Secrets of Italy's Emilia Romagna Region
Visitors to Italy typically overlook the region of Emilia Romagna in favor of Tuscany, its more famous neighbor to the south. While Tuscany has a lot to offer, Emilia Romagna has a great deal to see and do—and eat!—with a fraction of the tourist crowds.
On this particular exploration we find ourselves in Modena, the balsamic vinegar capital of the world. Aceto balsamico is one of those quintessential Italian foodstuffs that originated in Emilia Romagna, along with prosciutto from Parma, the famous parmigiano reggiano cheese, and more kinds of salumi than you can count—like the prized, artisinal culatello of tiny Zibello. This region offers some of the best—and most filling—plates served anywhere.
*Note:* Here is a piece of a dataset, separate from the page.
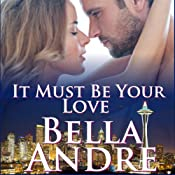 It Must be Your Love: The Sullivans, Book 11 | Bella Andre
It’s a hot day as we walk through Modena’s Piazza Grande; the huge open town square is flanked by the imposing Duomo (cathedral) and its adjacent clock tower, the Torre Ghirlandina. Some welcome shade is to be found between the two edifices: We lean against the cool stone Porta della Pescheria doorway, with its ornate carvings of Zodiac-like calendar figures, Biblical depictions, Arthurian characters, and other fantastical scenes. We hear the sound of the bells tolling in the tower; they mingle with the voices of the congregation singing while taking communion inside the cathedral. This is one of those experiences that feel like a step back in time; indeed, the bells themselves are over 700 years old.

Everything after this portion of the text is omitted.